When a tenant rents a property from a landlord, the terms governing that tenancy should be in writing and signed by both parties. The written tenancy agreement is known as a lease.

“Part 4” Tenancy

Part Four Tenancies are so called by means of reference to Part Four of the Residential Tenancies Act 2004 which deals with security of tenure. You can view the Act by clicking on the above link. Once a tenant has been in situ for a continuous period of six months, they accrue security of tenure rights that mean they can only be served with notice to quit under certain circumstances, as prescribed in the Act. These circumstances are covered in more detail below.

Fixed Term Lease

A fixed term lease is, as the name suggests, a tenancy agreement that has a prescribed start and end date. It is worth noting however, that a Part Four tenancy runs alongside such a tenancy. For example, if a 12 month fixed term lease is signed with a tenant, they accrue Part Four rights after six months and so will not be obliged to vacate the property after 12 months, regardless of what the lease says.

+===+

== Challenges ==
1: Return every line of the records that contains the word "furthest".
2: Extend the passage on tenancy agreements, picking up after its last sentence.
The passage on tenancy agreements has no connection to the records.

+===+

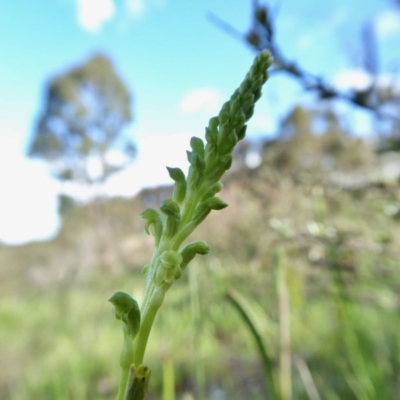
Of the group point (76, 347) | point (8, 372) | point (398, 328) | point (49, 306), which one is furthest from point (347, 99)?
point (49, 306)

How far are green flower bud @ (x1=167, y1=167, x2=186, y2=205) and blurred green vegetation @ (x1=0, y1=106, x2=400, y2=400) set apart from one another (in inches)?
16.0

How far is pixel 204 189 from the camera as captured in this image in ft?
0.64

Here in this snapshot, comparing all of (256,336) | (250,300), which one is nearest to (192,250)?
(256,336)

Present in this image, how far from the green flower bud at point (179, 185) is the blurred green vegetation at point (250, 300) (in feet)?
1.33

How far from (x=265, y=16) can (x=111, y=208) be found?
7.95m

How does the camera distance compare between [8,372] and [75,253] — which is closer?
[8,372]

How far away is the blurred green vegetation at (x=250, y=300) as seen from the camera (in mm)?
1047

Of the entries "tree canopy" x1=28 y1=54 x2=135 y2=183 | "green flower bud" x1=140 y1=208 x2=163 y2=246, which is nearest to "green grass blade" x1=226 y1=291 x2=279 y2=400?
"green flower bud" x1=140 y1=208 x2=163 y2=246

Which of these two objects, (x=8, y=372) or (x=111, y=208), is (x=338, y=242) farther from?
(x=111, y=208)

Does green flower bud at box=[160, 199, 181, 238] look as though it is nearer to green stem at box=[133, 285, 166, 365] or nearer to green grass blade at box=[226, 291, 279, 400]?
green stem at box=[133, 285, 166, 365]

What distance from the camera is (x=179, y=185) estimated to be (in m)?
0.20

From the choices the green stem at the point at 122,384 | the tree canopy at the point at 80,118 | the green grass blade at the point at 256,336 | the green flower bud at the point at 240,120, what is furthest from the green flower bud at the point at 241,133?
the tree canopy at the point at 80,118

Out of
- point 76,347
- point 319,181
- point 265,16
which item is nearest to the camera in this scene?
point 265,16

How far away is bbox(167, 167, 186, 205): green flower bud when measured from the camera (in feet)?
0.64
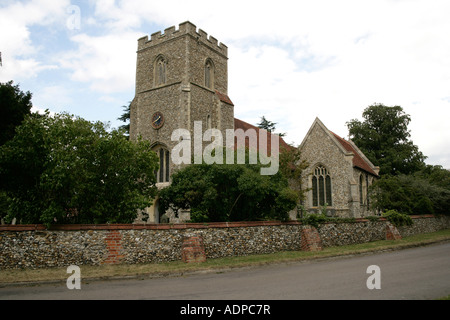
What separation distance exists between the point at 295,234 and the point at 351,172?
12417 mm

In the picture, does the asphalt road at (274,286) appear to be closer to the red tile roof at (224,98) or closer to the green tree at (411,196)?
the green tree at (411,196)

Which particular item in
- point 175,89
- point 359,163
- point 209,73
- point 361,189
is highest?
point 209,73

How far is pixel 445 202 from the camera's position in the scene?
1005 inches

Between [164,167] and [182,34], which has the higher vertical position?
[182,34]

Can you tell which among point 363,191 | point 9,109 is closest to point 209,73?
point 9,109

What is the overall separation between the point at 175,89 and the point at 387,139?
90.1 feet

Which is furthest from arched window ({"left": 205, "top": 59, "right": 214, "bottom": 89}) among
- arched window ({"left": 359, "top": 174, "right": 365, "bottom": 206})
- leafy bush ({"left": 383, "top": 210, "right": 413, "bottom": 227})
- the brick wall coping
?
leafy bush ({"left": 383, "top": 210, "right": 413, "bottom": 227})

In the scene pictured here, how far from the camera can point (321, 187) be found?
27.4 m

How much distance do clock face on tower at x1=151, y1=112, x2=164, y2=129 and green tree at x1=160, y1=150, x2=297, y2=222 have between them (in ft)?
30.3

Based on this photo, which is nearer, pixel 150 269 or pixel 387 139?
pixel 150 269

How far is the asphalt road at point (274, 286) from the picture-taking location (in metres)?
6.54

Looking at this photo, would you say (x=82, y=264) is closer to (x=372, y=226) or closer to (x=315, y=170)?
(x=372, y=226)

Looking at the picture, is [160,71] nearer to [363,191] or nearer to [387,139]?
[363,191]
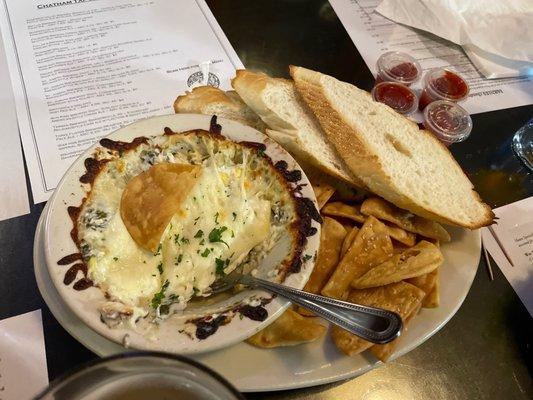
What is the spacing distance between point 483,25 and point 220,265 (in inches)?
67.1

+===+

== Per-task outputs ==
1:
Of the group point (76, 347) | point (8, 372) | point (398, 328) | point (49, 306), which one is furthest from point (347, 99)?
From the choices the green stem at the point at 122,384 | the tree canopy at the point at 80,118 | the green grass blade at the point at 256,336 | the green flower bud at the point at 240,120, what is furthest from the green flower bud at the point at 241,133?
Which is furthest from arched window ({"left": 205, "top": 59, "right": 214, "bottom": 89}) among

2:
Periodic Tenancy

A periodic lease / tenancy is one without a prescribed end date. The vast bulk of tenancies in Ireland are periodic i.e they have no predefined end date. The landlord can only terminate under certain circumstances. The tenant can terminate at any point but must give sufficient notice. The notice required to be given to the landlord from the tenant is outlined in the below table.

Duration of a tenancy Tenants notice periods
Less than 6 months 28 days
6+ months, but less than 1 year 35 days
1+ year,but less than 2 years 42 days
2+ years,but less than 4 years 56 days
4+ years,but less than 8 years 84 days
8+ years 112 days

Security of Tenure

The Residential Tenancies Act gave tenants who have security of tenure the right to remain in the property for a period of four years. The Planning and Development (Housing) & Residential Tenancies Act 2016 extended this four year period to six years, as part of the Irish Government’s ongoing efforts to prioritise tenant rights over those of landlords. Tenancies created between December 24, 2016 and 10 June, 2022 will benefit from this six year period. From 10 June, 2022 tenants in situ for six months will be entitled to a tenancy of unlimited duration i.e. the tenant will be entitled to stay in the property indefinitely unless the landlord terminates for one of the permitted reasons.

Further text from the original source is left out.